A recente venda da Mineração Taboca, controladora da Mina de Pitinga (AM), para uma estatal chinesa reacendeu discussões sobre soberania nacional, exploração de minerais estratégicos e os riscos de perda de controle sobre recursos como urânio e terras raras. O geólogo Salomão Cruz, um dos descobridores da jazida na década de 1970, detalhou em entrevista ao programa Agenda da Semana os bastidores da descoberta, as fragilidades na fiscalização e os interesses geopolíticos envolvidos.

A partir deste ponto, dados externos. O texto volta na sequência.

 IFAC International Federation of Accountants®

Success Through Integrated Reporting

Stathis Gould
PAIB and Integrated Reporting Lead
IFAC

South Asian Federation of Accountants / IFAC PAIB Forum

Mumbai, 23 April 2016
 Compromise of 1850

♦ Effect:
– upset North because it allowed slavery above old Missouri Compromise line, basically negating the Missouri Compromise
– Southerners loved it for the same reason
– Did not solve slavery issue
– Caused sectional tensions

A descoberta e a polêmica da perda da mina
Salomão Cruz relatou que a Mina de Pitinga foi identificada em 1978 durante trabalhos da CPRM (Companhia de Pesquisa de Recursos Minerais), onde atuava como geólogo. “Encontramos anomalias de estanho em rochas graníticas no igarapé Água Boa, região do rio Pitinga. O relatório foi enviado à CPRM, mas o requerimento de lavra demorou 30 dias para chegar a Brasília. Treze dias antes de ser protocolado, a Taboca, do grupo Paranapanema, já havia registrado a área”, explicou. Segundo ele, há indícios de que informações internas vazaram para o grupo privado.
A mina, que começou a ser explorada em aluvião (depósitos sedimentares) apenas em 1982, só passou a extrair minério da rocha bruta a partir de 2014. “O corpo mineralizado tem cerca de 400 km², com cassiterita (minério de estanho), mas também nióbio, terras raras e urânio”, afirmou Cruz.

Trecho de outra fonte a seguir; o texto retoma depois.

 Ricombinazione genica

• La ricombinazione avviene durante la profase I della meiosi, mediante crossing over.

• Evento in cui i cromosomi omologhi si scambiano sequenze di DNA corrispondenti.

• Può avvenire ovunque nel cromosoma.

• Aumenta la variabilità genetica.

Urânio e o risco de evasão de minérios estratégicos
O geólogo destacou que a cassiterita explorada em Pitinga tem teor de 70% de estanho, enquanto os 30% restantes contêm minerais associados, como urânio. “O Brasil tem 900 mil toneladas de reservas de urânio conhecidas, sendo um terço só em Pitinga. Mas o país não prioriza sua exploração há décadas”, disse.
A preocupação, segundo Cruz, é que o rejeito do beneficiamento da cassiterita – que concentra urânio e terras raras – possa ser enviado para o exterior sem controle. “Por lei, a exploração de urânio é monopólio da Indústrias Nucleares do Brasil (INB), e sua comercialização é restrita. Mas, desde 2022, uma medida provisória do governo Bolsonaro permitiu que empresas privadas explorem o mineral, desde que em parceria com a INB. O risco é que, se o rejeito for enviado para São Paulo ou exterior para processamento, esses subprodutos estratégicos sejam desviados”, alertou.
Interesses chineses e infraestrutura logística
A venda da Taboca para a estatal chinesa em 2024 – por R$ 2 bilhões, equivalente a dois anos de faturamento da mina – ocorre em um contexto de expansão da China na América Latina. Cruz citou o controle chinês sobre a maior reserva mundial de nióbio (em Catalão-GO e Araxá-MG) e projetos como a ferrovia Transpacífica, que ligaria o Centro-Oeste brasileiro ao Peru, facilitando exportações para a Ásia sem passar pelo Canal do Panamá.
“Se a cassiterita de Pitinga for enviada in natura para a China, o Brasil perde a chance de industrializar o minério e controlar seus subprodutos. E com a ferrovia, o transporte até o Pacífico ficaria mais barato do que escoar pelo Atlântico”, ponderou.
Fragilidades na fiscalização e soberania
Questionado sobre a fiscalização, Salomão Cruz admitiu que o Brasil não tem estrutura para monitorar o destino final dos rejeitos. “Na prática, a cassiterita da Amazônia sempre foi beneficiada em São Paulo, e ninguém rastreia o que vai junto no minério. Se a China montar uma planta de concentração de urânio em Pitinga, pode estocar o material e depois exportá-lo como ‘resíduo industrial'”, afirmou.
Ele também criticou a falta de investimento em pesquisa mineral na Amazônia. “Desde os anos 1990, a CPRM não faz prospecção em áreas indígenas ou de conservação. A maior reserva de nióbio do mundo, em Seis Lagos (AM), está parada por conflitos fundiários. Enquanto isso, perdemos oportunidades para grupos estrangeiros.”
A entrevista destacou a tensão entre desenvolvimento econômico e soberania nacional. Enquanto o governo federal vê a venda como atração de investimentos, especialistas alertam para riscos de perda de controle sobre recursos estratégicos. “Pitinga é só um exemplo. Ou o Brasil passa a tratar mineração como política de Estado, ou continuaremos exportando commodities e importando produtos industrializados”, concluiu Cruz.